Gene subset selection is essential for classification and analysis of microarray data. However, gene selection is known to be a very difficult task since gene expression data not only have high dimensionalities, but also contain redundant information and noises. To cope with these difficulties, this paper introduces a fuzzy logic based pre-processing approach composed of two main steps.
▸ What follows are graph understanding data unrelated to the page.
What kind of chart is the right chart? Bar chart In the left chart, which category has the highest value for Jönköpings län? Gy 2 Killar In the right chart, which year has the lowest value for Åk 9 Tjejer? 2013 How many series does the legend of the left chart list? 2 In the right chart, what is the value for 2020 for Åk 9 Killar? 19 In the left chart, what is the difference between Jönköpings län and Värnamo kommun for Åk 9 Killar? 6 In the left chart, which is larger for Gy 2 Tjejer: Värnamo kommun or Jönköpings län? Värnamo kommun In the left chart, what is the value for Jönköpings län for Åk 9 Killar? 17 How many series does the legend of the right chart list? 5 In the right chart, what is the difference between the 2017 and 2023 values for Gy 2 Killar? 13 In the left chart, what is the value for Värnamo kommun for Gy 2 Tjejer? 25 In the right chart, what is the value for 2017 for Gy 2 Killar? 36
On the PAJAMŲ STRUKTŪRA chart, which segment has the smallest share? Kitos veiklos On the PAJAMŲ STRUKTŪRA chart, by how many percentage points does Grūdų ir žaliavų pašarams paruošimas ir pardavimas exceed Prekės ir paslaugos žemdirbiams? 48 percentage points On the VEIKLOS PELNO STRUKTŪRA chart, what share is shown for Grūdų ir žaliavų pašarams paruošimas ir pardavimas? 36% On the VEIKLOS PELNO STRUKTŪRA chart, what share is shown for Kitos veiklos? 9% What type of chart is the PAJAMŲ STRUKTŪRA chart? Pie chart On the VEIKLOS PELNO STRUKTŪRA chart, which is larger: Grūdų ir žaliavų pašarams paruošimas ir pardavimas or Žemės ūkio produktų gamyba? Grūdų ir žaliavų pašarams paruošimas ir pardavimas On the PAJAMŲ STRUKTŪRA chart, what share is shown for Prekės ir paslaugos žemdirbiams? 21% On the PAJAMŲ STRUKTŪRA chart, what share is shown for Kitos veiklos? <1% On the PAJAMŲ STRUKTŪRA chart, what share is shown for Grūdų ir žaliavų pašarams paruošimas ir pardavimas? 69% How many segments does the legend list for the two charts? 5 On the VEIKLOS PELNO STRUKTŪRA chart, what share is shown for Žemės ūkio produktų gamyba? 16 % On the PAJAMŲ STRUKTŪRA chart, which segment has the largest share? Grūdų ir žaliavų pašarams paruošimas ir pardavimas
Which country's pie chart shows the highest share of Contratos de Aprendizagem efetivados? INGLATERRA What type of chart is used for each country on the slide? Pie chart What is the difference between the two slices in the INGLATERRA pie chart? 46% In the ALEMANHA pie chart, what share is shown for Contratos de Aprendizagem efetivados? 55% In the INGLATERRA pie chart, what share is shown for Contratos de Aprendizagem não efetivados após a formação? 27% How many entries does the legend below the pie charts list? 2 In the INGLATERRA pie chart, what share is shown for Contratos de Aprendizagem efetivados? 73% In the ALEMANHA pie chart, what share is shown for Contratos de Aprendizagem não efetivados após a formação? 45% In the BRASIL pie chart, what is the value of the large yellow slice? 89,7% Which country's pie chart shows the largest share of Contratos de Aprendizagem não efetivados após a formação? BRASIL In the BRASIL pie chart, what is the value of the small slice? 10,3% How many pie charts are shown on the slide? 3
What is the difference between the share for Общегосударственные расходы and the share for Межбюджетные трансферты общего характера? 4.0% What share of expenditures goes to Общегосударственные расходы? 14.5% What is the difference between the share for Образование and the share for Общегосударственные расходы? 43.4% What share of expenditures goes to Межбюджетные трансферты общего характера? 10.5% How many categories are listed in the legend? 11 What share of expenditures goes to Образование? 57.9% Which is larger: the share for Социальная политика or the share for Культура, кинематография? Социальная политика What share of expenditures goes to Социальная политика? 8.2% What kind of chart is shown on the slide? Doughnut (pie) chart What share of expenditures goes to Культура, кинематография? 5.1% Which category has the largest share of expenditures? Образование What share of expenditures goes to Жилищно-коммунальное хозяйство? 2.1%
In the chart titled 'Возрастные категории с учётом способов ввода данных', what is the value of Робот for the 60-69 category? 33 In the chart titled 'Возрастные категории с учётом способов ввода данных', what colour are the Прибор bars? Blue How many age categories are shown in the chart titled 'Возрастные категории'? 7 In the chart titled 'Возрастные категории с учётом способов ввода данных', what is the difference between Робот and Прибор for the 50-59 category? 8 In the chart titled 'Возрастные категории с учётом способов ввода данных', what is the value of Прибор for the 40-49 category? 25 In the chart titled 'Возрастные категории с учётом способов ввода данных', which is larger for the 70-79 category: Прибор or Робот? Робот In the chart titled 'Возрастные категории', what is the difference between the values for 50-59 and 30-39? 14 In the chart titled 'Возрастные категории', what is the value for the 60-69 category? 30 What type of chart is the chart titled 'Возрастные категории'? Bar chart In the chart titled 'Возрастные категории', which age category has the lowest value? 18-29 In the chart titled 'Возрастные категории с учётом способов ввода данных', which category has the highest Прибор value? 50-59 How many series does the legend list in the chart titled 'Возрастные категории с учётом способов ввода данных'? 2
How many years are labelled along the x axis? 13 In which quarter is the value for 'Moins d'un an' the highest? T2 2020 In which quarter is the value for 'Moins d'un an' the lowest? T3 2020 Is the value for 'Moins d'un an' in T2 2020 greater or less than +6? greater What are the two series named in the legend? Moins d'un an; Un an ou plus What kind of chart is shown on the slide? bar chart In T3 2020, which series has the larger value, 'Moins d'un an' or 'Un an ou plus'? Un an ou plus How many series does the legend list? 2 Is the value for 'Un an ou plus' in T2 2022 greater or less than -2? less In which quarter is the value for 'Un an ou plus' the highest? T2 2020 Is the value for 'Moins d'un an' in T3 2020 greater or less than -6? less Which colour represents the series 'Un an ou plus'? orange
First, we use fuzzy inference rules to transform the gene expression levels of a given dataset into fuzzy values. Then we apply a similarity relation to these fuzzy values to define fuzzy equivalence groups, each group containing strongly similar genes. Dimension reduction is achieved by considering for each group of similar genes a single representative based on mutual information. To assess the usefulness of this approach, extensive experimentations were carried out on three well-known public datasets with a combined classification model using three statistic filters and three classifiers.
基因子集选择对于微阵列数据的分类和分析至关重要。然而,由于基因表达数据不仅具有高维度,而且包含冗余信息和噪声,基因选择是一项非常困难的任务。为了应对这些困难,本文介绍了一种基于模糊逻辑的预处理方法,该方法由两个主要步骤组成。首先,我们使用模糊推理规则将给定数据集的基因表达水平转换为模糊值。然后,我们对这些模糊值应用相似关系来定义模糊等价组,每个组包含高度相似的基因。通过基于互信息为每组相似基因考虑一个单一代表来实现降维。为了评估该方法的有效性,使用三个统计滤波器和三个分类器的组合分类模型在三个著名的公共数据集上进行了广泛的实验。